**DIRECTIONS FOR THIS TASK:** Starting with the line that contains "common name: mouse species", give again exactly and only each line through the end of the records; include the last line and exclude pictures.

[[ SOURCE DATA open ]]

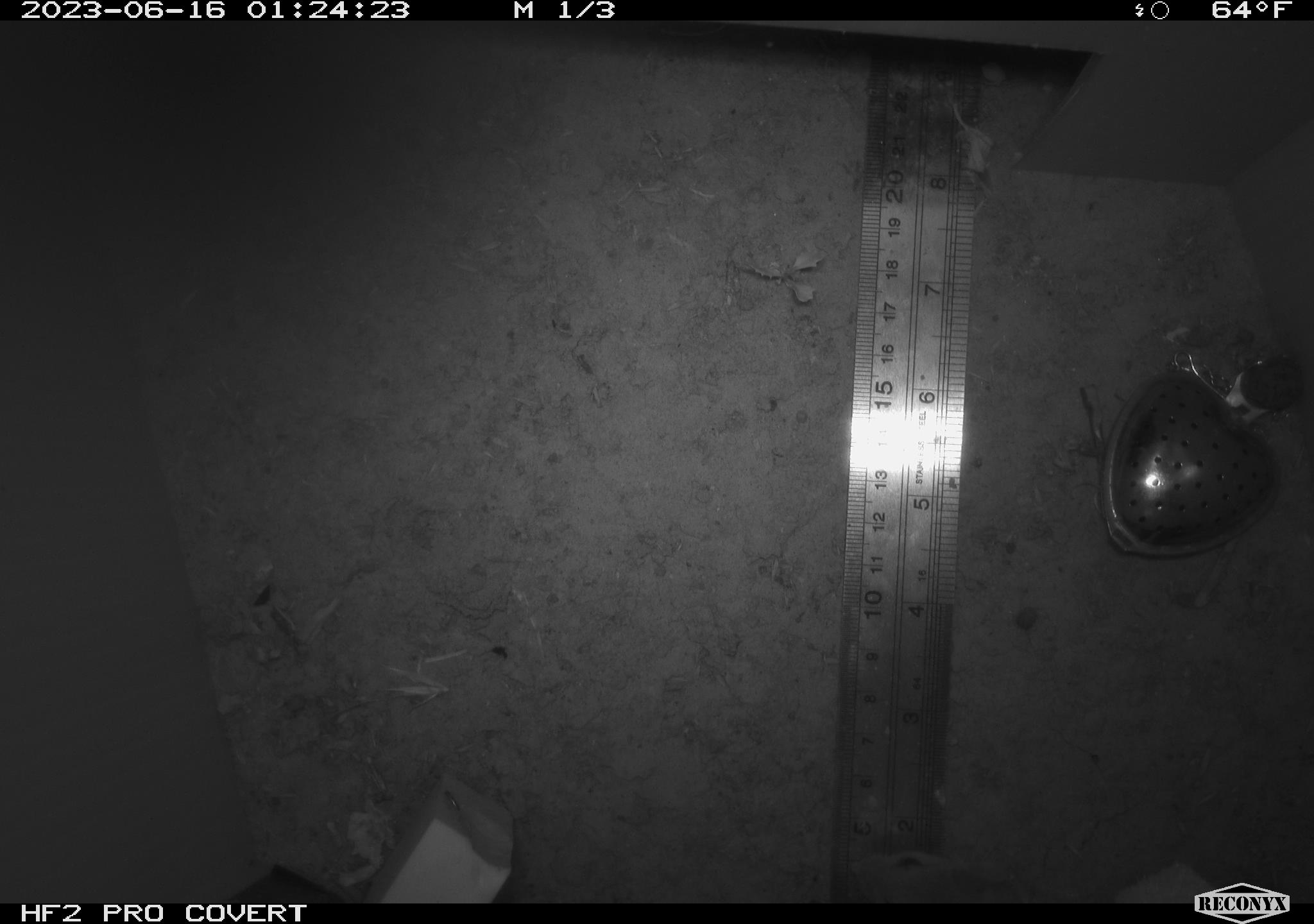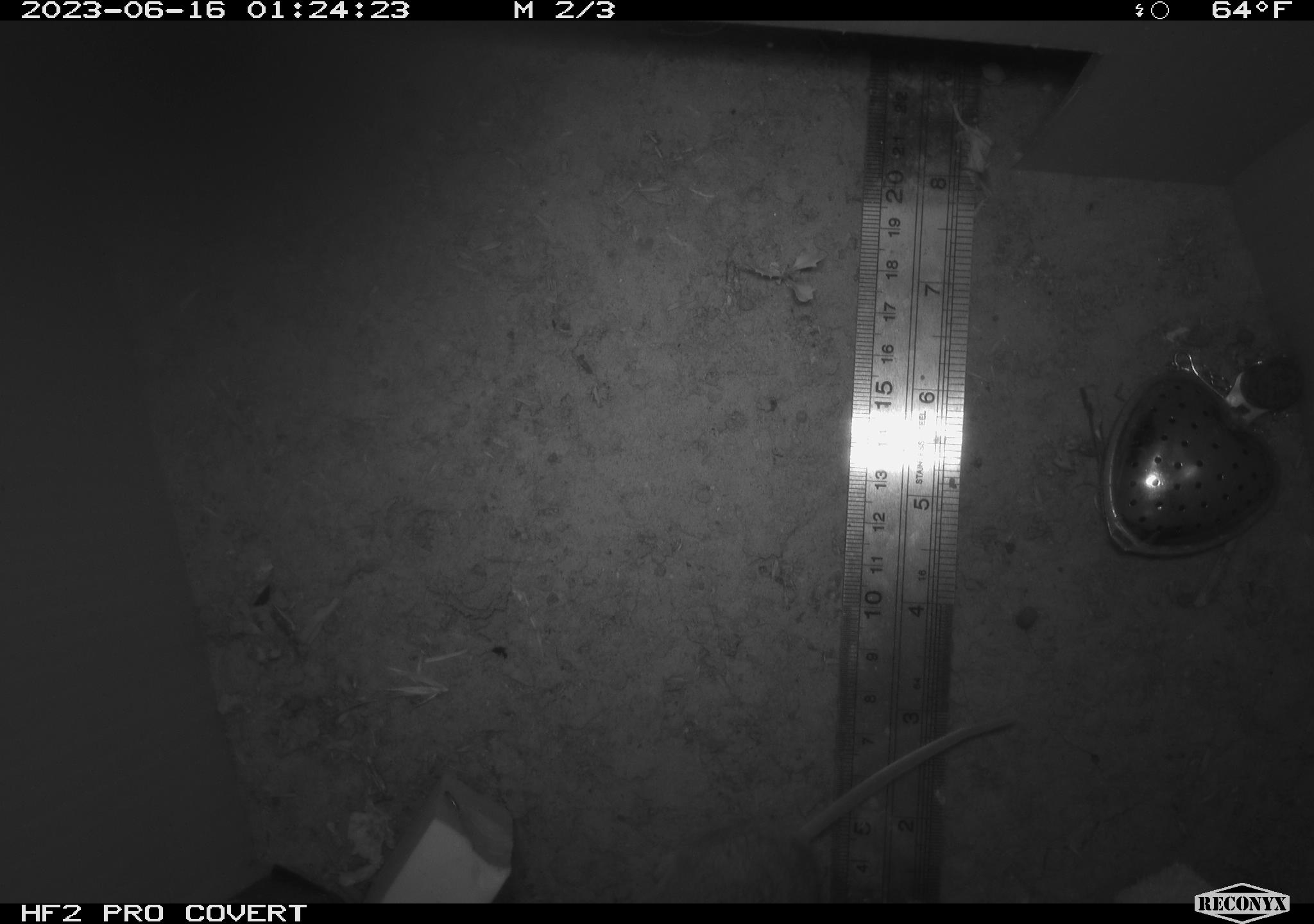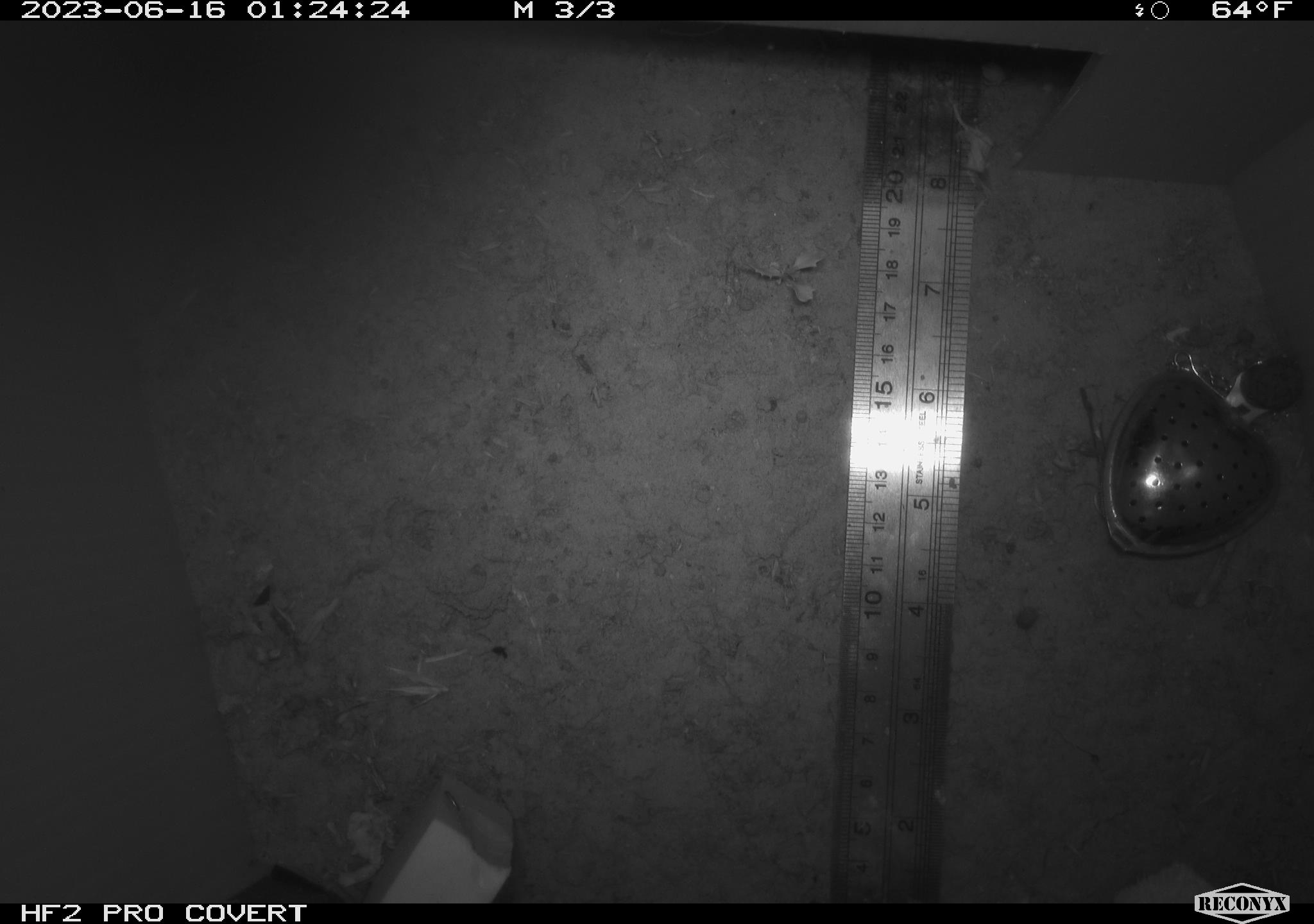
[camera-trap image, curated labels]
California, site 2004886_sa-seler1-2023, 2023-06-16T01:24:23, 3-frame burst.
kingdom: Animalia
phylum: Chordata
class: Mammalia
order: Rodentia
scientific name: Rodentia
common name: mouse species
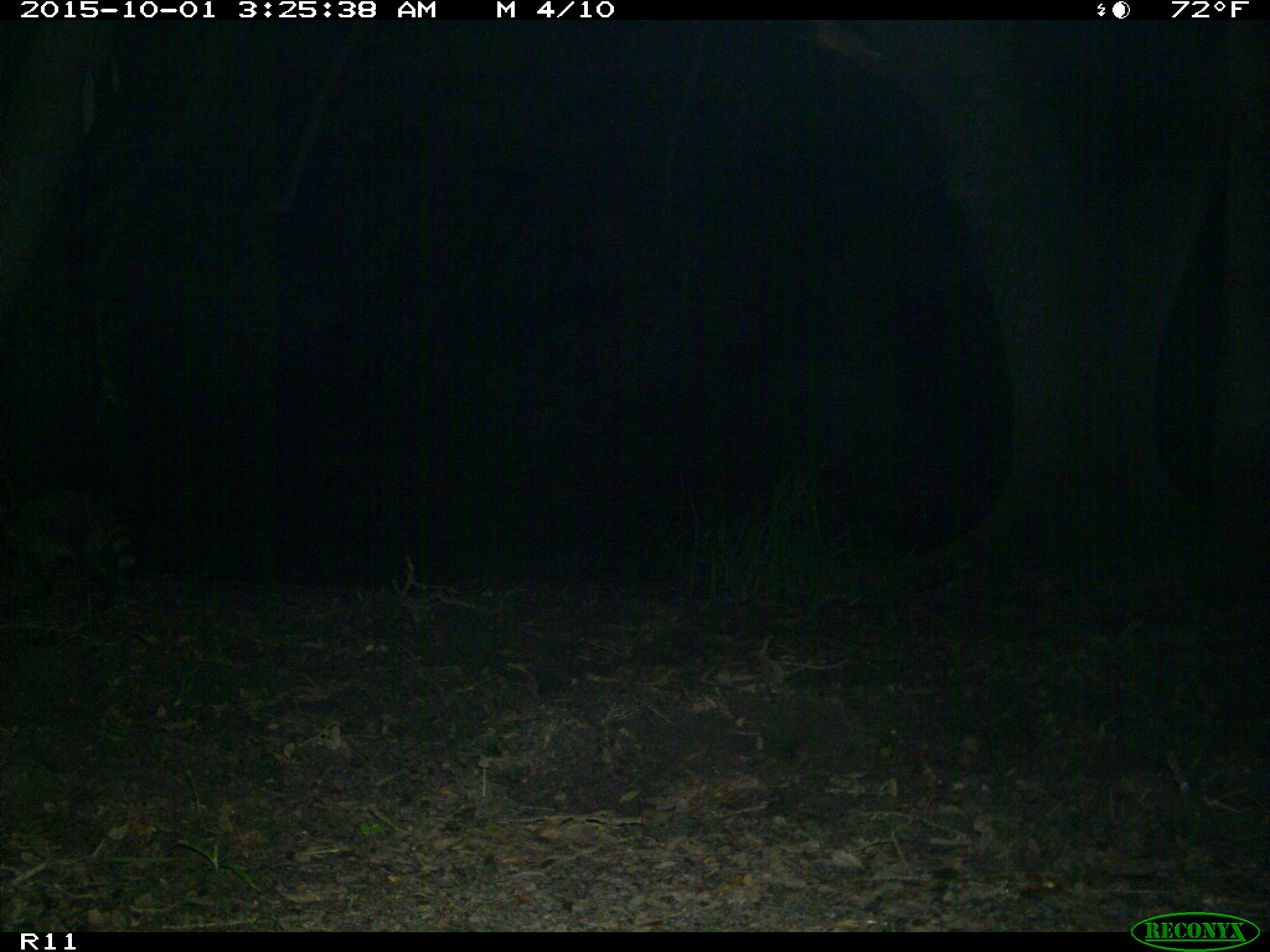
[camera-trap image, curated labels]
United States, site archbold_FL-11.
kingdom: Animalia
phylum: Chordata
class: Mammalia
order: Carnivora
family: Procyonidae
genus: Procyon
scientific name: Procyon lotor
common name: common raccoon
Procyon lotor (common raccoon).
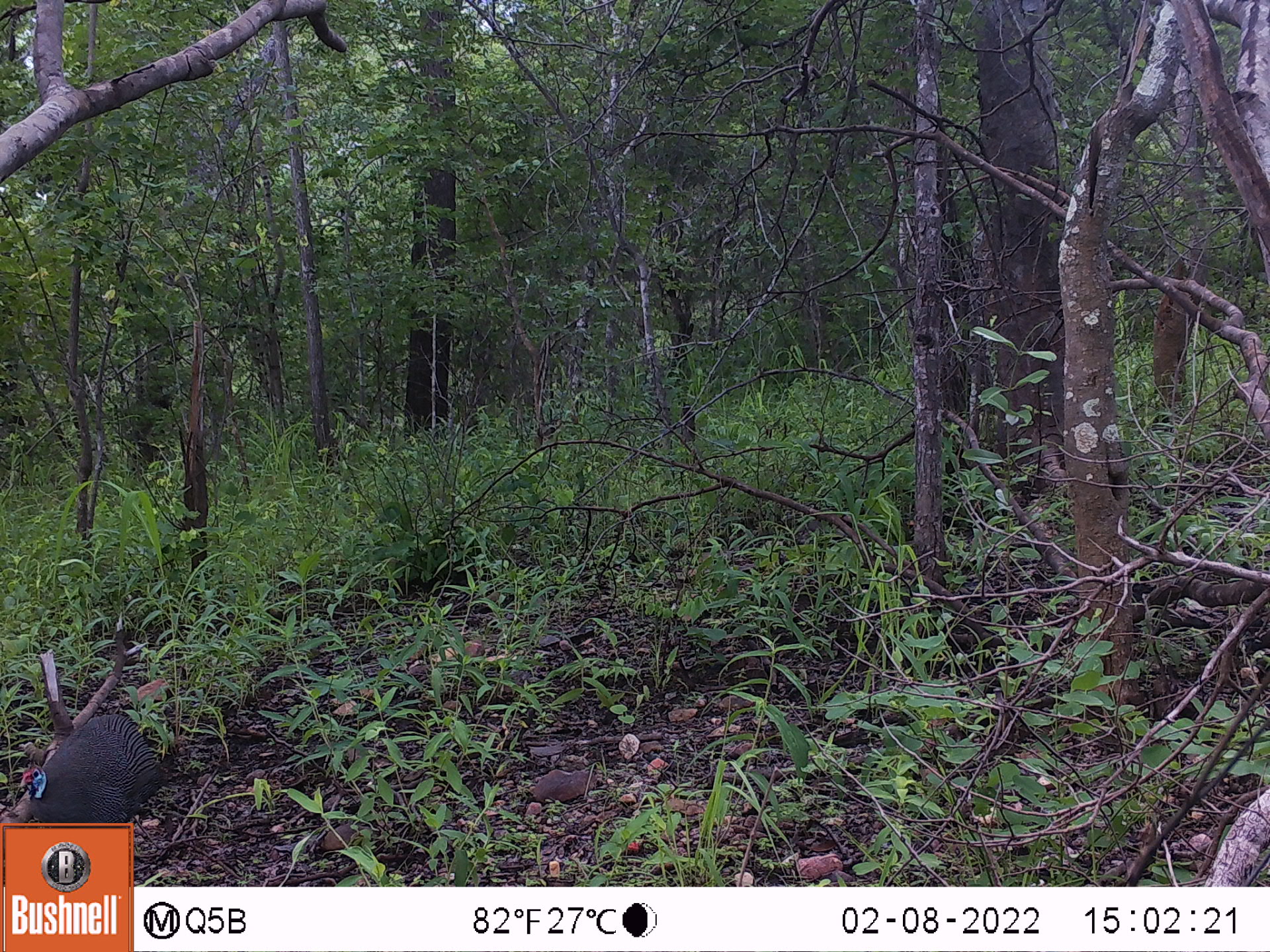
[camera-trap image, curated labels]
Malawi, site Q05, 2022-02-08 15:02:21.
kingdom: Animalia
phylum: Chordata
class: Aves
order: Galliformes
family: Numididae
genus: Numida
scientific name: Numida meleagris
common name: helmeted guineafowl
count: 1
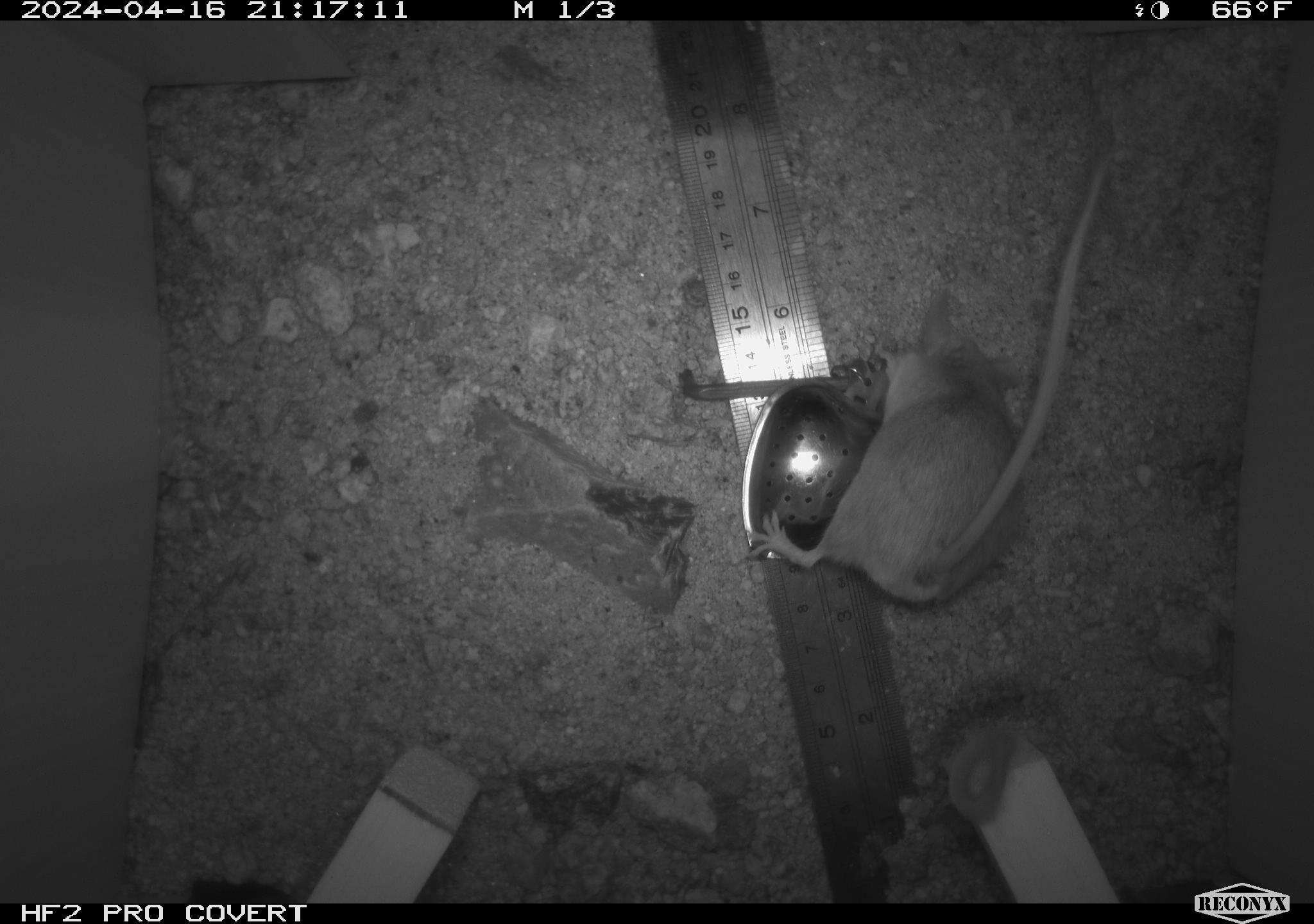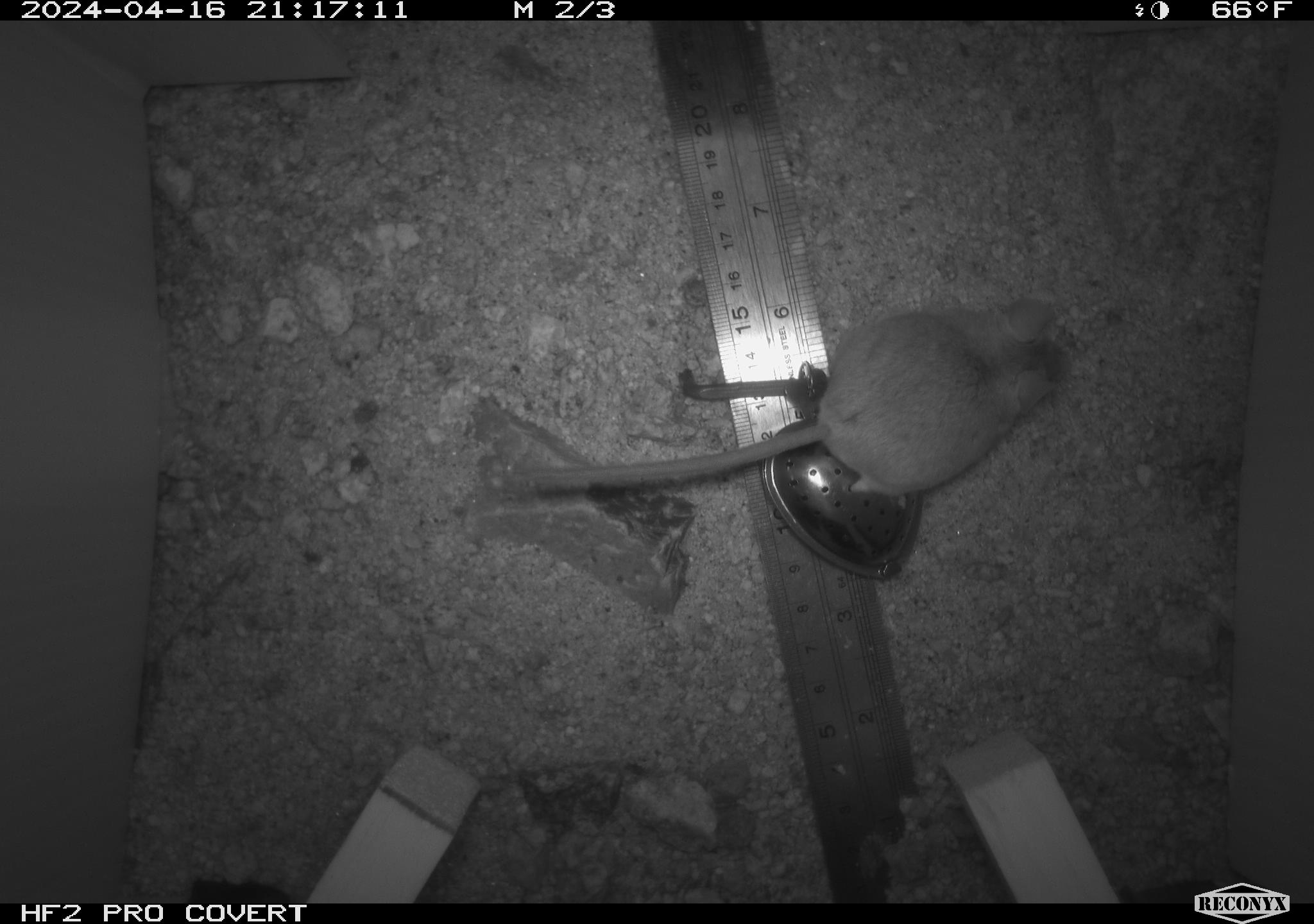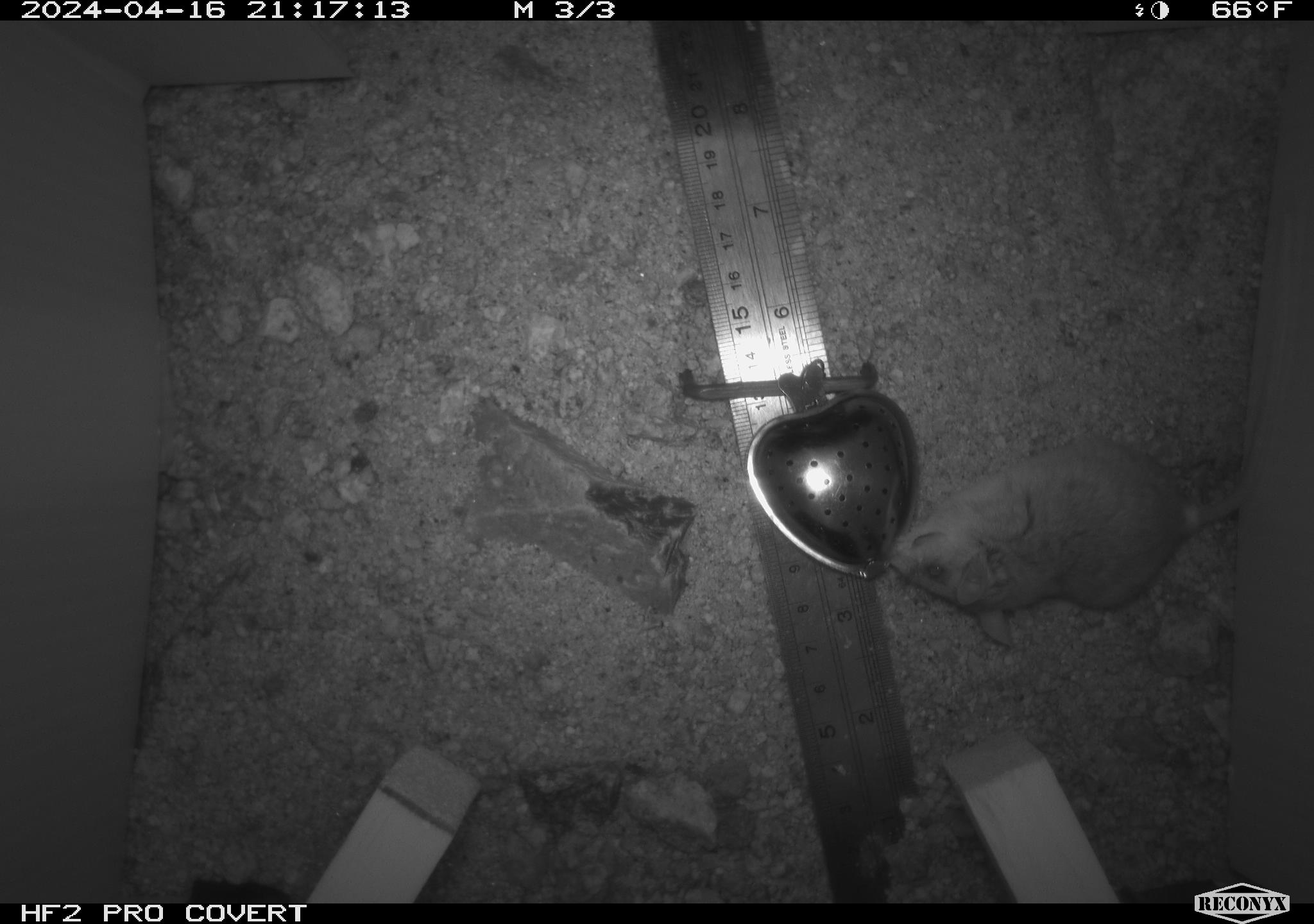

[[ SOURCE DATA closed ]]

**FINISHED EXERCISE:**
common name: mouse species
[camera-trap image, curated labels]
United States, site archbold_FL-11.
kingdom: Animalia
phylum: Chordata
class: Mammalia
order: Carnivora
family: Procyonidae
genus: Procyon
scientific name: Procyon lotor
common name: common raccoon
Procyon lotor (common raccoon).
[camera-trap image, curated labels]
Malawi, site Q05, 2022-02-08 15:02:21.
kingdom: Animalia
phylum: Chordata
class: Aves
order: Galliformes
family: Numididae
genus: Numida
scientific name: Numida meleagris
common name: helmeted guineafowl
count: 1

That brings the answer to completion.